A transcriptome is an amount of all RNAs transcribed in the particular tissue or cell inside a certain developmental or functional condition, including mainly mRNA and non-coding RNA (ncRNA). The transcriptome studies explore gene function and structure within the overall level and reveal the molecular mechanism in specific biological processes or disease development. Transcriptomic sequencing (RNA-Seq) describes cDNA sequencing by second-generation high-throughput sequencing technology and obtains a whole and rapid use of virtually all transcripts from the given organ or tissue in the certain condition. The transcriptome study could be the basis and beginning point for the research into gene function and structure. Knowing the transcriptome is important to interpret the important facets of the genome and reveal the molecular composition of tissues and cells, plus it plays a crucial role to know the development of the body and illnesses.
Although there are numerous manufacturers of next-generation sequencing machines, the primary concepts resemble. Basically, high-throughput sequencing may be used to acquire RNA sequence information in samples. The higher sequences are detected, the higher the expression level is. While using Illumina sequencing platform for instance, we briefly introduce how a extracted RNA be considered a sequencing library and understanding stored in difficult disk. The following diagram briefly describes the general flow of second-generation sequencing:
General flow of second-generation sequencing
Transcriptome sequencing necessitates preparation of sequencing libraries with specific sequences and lengths which may be directly examined with the sequencer, so we must combine RNA enrichment, fragmentation, reverse transcription, adapters, PCR amplification, length selection, etc. methods for getting sequences with linker sequences (for bridge PCR amplification), Barcode sequences (for distinguishing different samples), and placed cDNA fragments that needs to be tested.
Following a library is made, libraries of numerous samples might be mixed and sequenced. The Illumia sequencing principle is proven inside the figure below. A simple summary is always to integrate the library to the sequencing nick, also to use PCR to amplify only one sequence into clusters to enhance the signal intensity. Your fluorescence signal of each and every cluster is collected and changed into the attached Bases to get sequencing data.

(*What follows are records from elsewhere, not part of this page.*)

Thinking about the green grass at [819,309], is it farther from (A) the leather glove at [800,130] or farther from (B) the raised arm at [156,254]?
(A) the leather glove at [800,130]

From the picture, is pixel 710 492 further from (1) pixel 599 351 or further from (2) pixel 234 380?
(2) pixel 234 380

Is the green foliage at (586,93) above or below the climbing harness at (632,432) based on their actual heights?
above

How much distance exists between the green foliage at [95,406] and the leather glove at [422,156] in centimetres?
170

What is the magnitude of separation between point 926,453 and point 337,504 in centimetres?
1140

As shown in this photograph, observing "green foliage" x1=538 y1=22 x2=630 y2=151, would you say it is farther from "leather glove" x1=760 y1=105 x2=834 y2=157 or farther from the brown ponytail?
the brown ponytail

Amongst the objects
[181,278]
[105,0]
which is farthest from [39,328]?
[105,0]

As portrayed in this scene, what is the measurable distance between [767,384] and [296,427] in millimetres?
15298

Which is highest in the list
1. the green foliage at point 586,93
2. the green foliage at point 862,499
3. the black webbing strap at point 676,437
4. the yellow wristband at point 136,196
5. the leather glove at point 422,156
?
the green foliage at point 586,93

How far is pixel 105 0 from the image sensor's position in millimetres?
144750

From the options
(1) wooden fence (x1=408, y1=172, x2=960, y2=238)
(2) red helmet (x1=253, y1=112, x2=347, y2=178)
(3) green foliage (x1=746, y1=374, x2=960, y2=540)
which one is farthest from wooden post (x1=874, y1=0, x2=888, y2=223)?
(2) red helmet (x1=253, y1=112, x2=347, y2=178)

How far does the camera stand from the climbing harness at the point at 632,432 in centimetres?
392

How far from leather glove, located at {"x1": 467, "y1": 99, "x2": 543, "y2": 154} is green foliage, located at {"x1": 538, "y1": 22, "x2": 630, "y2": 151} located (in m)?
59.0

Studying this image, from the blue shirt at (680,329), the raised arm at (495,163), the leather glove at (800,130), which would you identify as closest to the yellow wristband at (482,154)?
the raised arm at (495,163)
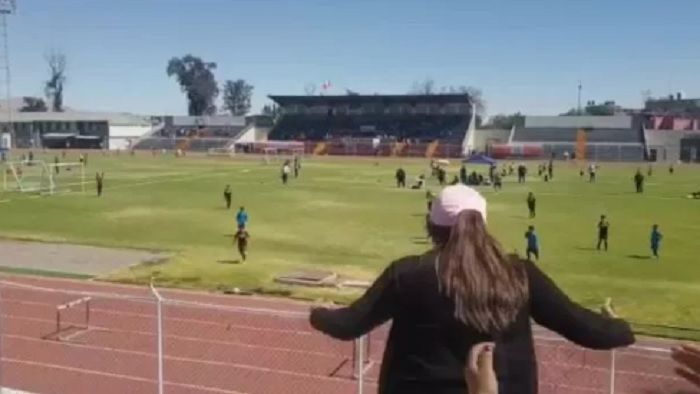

Figure: The Illumia sequencing principle
Using transcriptome technology in biology:
? Quickly obtain mRNA species in addition to their abundance in microorganisms, helping researchers to discover new mRNA isoforms brought on by alternative splicing or alternative polyadenylation site selection
? Analysis of differential mRNA expression information, using the differential expression of gene function analysis. It can be found in cell differentiation, especially embryonic stem cells and neural stem cell differentiation, body development, signal transduction as well as other biological processes inside the overall technique of modifications in gene expression characteristics.
Using transcriptome technology in medicine:
? Through the onset and progression of cancerous as well as other complex illnesses. The intracellular gene expression patterns can alter significantly, and you’ll find significant results in the prevention and treatment of illnesses.